11. Hukuk Dairesi 2016/5609 E. , 2017/3124 K.
"İçtihat Metni"
Taraflar arasında görülen davada sayılı kararın Yargıtayca incelenmesi davacı vekili tarafından istenmiş ve temyiz dilekçesinin süresi içinde verildiği anlaşılmış olmakla, dava dosyası için Tetkik Hakimi ... tarafından düzenlenen rapor dinlendikten ve yine dosya içerisindeki dilekçe, layihalar, duruşma tutanakları ve tüm belgeler okunup, incelendikten sonra işin gereği görüşülüp, düşünüldü:
Davacı vekili, delil tespiti dosyasına ibraz edilen bilirkişi raporunda davacı şirketin 50.151 TL"sinin müvekkilinin 3 ortağından ve iki müdüründen biri olan davalı üzerinde bulunduğu ve davalının şirketten 27.757 TL borç aldığının belirtildiğini ileri sürerek şimdilik 27.757 TL"nin reeskont faizi ile birlikte tahsilini talep ve dava etmiştir.

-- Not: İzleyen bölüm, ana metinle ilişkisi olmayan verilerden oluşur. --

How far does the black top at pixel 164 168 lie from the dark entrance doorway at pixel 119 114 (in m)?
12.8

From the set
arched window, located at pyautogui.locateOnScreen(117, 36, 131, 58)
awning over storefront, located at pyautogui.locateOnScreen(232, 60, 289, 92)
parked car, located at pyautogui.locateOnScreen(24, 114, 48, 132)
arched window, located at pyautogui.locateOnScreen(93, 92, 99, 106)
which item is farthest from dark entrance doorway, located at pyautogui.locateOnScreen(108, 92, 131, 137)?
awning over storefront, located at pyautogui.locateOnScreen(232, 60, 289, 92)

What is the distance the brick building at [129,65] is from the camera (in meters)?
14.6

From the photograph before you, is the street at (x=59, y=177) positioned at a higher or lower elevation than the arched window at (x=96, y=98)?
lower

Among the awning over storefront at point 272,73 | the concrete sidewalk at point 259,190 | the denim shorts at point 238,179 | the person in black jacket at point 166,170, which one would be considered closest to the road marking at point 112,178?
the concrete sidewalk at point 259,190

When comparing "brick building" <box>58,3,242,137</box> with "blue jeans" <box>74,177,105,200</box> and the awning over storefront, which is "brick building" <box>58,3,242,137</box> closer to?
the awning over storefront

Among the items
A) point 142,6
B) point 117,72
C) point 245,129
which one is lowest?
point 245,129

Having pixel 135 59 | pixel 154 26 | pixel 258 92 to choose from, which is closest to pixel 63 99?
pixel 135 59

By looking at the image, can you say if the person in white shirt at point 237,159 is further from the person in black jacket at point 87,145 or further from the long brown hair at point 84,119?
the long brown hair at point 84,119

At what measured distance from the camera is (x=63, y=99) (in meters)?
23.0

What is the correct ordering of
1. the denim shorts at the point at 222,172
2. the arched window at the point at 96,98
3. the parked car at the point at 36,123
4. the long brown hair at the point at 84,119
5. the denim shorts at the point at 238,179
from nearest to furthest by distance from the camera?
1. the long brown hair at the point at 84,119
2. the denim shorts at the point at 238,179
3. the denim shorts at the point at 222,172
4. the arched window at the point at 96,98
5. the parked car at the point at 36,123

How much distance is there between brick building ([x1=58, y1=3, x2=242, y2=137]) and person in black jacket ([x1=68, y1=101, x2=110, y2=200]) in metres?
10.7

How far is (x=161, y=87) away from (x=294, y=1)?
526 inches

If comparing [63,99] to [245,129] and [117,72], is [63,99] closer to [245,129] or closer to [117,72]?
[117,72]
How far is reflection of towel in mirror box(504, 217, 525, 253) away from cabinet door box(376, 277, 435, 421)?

Davalı vekili, davacı adına hareket eden ortak çeşitli hilelerle ve sahte işlemlerle müvekkilini zarara uğrattığını, müvekkilinin değil asıl diğer ortağın şirkete borçlu olduğunu, şirket defterlerinin usulüne aykırı ve art niyetle tarafından tutulduğunu, delil tespiti dosyasına ibraz edilen raporun davacı ortağın tuttuğu kayıtların doğruluğu inceleme konusu yapılmaksızın düzenlenlendiğini savunarak davanın reddini istemiştir.
Mahkemece, iddia, savunma, bilirkişi raporları ve tüm dosya kapsamına göre, davacı şirketin, dava tarihi itibari ile davalıdan herhangi bir alacağının olmadığı, aksine davalının, davacı şirketten 813,93 TL alacaklı olduğunun davacı şirket defterleri ve davalı tarafından sunulan ödeme belgeleri ile anlaşıldığı gerekçesiyle davanın reddine karar verilmiştir.
Kararı, davacı vekili temyiz etmiştir.
Dava, şirket alacağının, şirket ortağı ve yöneticisi olan davalıdan tahsili istemine ilişkin olup 17.090 TL"nin ödendiği uyuşmazlık konusu değildir. Ancak bu ödemenin davalı tarafından mı yoksa şirket tarafından mı yapıldığı, dolayısıyla davalının şirkete olan borcundan mahsup edilip edilemeyeceği taraflar arasında ihtilaflıdır. Bu durumda öncelikle davacıdan, yapılan bu ödemenin şirket kasasından mı çıktığını, yoksa avans olarak davalının üzerinde bulunan paradan mı ödendiğini iddia ettiği hususları açıklattırılmalı, davacı tarafından bu paranın şirket kasasından ödendiğinin iddia edilmesi halinde şirket defter ve kayıtlarının incelenerek bu şekilde bir çıkış olup olmadığının, yapılan bu ödemenin davalının şirkete olan borcundan mahsup edilip edilemeyeceğinin tespiti ile sonucuna göre bir karar verilmesi gerekirken yazılı şekilde davanın reddine karar verilmesi doğru olmamış, bozmayı gerektirmiştir.
.../...
SONUÇ: Yukarıda açıklanan nedenlerle davacı vekilinin temyiz itirazlarının kabulü ile kararın davacı yararına BOZULMASINA, ödediği peşin temyiz harcının isteği halinde temyiz edene iadesine, 29.05.2017 tarihinde oybirliğiyle karar verildi.